• Sunday, March 09, 2025

Business

Former RBI chief Raghuram Rajan says India’s job situation ‘really alarming’

Raghuram Rajan (Photo by PUNIT PARANJPE/AFP via Getty Images)

By: Shubham Ghosh

Raghuram Rajan, former governor of India’s central bank — the Reserve Bank of India (RBI) — has called the country’s employment situation “really alarming” and said the government must focus on promoting labour-intensive jobs such as those in the services sector, Moneycontrol reported.

Speaking in a conversation with students of the Indian Institute of Management, Ahmedabad, in the western state of Gujarat, the 59-year-old economist said, “I would say we need to do far more. And it’s not about bombastic ‘oh we have arrived, we are the fifth biggest economy in the world’. It is about doing the hard work that is necessary to support the kind of jobs we need. And the jobs situation, I would say, is really alarming.”

Rajan, the Katherine Dusak Miller Distinguished Service Professor of Finance at University of Chicago’s Booth School of Business, served as the governor of the RBI both in the governments of Manmohan Singh and Narendra Modi between 2013 and 2016.

He said the rise in agriculture and related jobs was unprecedented when it comes to a growing economy.

“People leave agriculture for services and manufacturing. Here, over the last couple of years, we have seen people go back to agriculture. So the unemployment numbers are in a sense misleading because they don’t account for this effective underemployment of people who have gone back into agriculture,” Rajan said.

He said the Indian government’s approach to boosting growth and employment through a heavy focus on the manufacturing sector is not rightly guided.

“I am not in any way saying that we should not focus also on manufacturing jobs. What I am saying is that the enormous subsidies that are now going into manufacturing, we need to think of whether they would be better employed in creating the underpinnings of strong service jobs, not just in this country but as exports,” he said.

Rajan argued that it might be much easier to better services exports instead of manufacturing in the current global environment.

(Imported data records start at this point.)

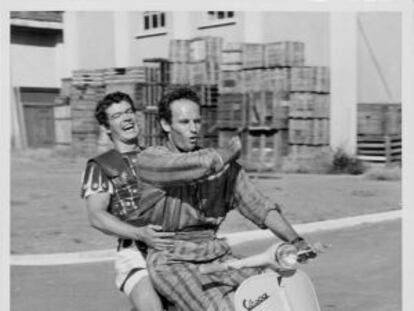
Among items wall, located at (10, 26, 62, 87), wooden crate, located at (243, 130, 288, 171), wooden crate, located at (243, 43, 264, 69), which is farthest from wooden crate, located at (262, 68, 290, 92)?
wall, located at (10, 26, 62, 87)

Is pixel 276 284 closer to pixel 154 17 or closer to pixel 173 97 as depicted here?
pixel 173 97

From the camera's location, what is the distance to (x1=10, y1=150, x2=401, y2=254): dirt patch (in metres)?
6.62

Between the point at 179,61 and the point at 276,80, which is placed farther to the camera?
the point at 179,61

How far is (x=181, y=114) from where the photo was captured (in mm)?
2451

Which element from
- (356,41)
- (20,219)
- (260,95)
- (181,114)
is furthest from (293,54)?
(181,114)

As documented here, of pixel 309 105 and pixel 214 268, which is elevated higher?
pixel 309 105

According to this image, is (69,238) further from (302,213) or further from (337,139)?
(337,139)

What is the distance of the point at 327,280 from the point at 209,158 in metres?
3.14

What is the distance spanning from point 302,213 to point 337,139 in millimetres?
1644

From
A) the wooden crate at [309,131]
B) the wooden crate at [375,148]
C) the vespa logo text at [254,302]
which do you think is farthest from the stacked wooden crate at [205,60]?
the vespa logo text at [254,302]

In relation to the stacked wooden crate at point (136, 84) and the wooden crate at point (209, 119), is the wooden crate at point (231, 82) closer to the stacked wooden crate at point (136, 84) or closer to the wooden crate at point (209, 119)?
the wooden crate at point (209, 119)

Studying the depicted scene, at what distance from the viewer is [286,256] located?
2.29 metres

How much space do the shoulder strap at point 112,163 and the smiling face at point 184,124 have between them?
251 millimetres

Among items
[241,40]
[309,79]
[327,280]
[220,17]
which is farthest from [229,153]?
[241,40]
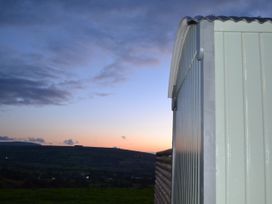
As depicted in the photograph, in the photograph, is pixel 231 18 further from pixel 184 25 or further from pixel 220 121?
pixel 220 121

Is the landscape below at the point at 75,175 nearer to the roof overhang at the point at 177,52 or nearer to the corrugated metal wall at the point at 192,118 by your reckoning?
the roof overhang at the point at 177,52

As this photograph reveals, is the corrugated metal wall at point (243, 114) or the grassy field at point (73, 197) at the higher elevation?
the corrugated metal wall at point (243, 114)

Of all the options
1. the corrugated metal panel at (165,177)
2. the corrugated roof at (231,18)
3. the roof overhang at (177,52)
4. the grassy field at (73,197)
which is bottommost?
the grassy field at (73,197)

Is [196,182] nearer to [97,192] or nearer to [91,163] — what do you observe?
[97,192]

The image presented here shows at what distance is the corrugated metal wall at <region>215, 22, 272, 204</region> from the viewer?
2.56m

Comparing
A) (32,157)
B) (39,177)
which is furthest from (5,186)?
(32,157)

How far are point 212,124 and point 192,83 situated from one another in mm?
651

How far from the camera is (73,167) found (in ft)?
180

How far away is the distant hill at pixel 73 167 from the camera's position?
37719 millimetres

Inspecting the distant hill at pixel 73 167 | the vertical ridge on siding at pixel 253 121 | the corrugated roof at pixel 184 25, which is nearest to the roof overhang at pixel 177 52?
the corrugated roof at pixel 184 25

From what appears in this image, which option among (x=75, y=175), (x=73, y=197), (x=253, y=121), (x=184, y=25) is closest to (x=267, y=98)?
(x=253, y=121)

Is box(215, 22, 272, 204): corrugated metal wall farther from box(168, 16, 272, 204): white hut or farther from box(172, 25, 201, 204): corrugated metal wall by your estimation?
box(172, 25, 201, 204): corrugated metal wall

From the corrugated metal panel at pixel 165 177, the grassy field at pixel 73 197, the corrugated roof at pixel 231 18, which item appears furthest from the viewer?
the grassy field at pixel 73 197

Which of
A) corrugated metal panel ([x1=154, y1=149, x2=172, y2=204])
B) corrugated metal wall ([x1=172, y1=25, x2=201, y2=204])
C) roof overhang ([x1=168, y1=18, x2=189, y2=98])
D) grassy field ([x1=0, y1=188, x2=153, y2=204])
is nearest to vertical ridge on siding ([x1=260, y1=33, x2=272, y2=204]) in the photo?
corrugated metal wall ([x1=172, y1=25, x2=201, y2=204])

“Rather than manufacturing chips, which is a very capital-intensive and low-labour-intensive business, could we instead design chips, which is a very high-value-added business where we have the potential because of our smart engineers and management people,” the former RBI chief said.

In April-September, India’s services exports amounted to $150 billion, with a trade surplus of $61 billion.

Merchandise exports were higher at $232 billion, but the South Asian economy faced a big trade deficit of $148 billion in the first half of FY23.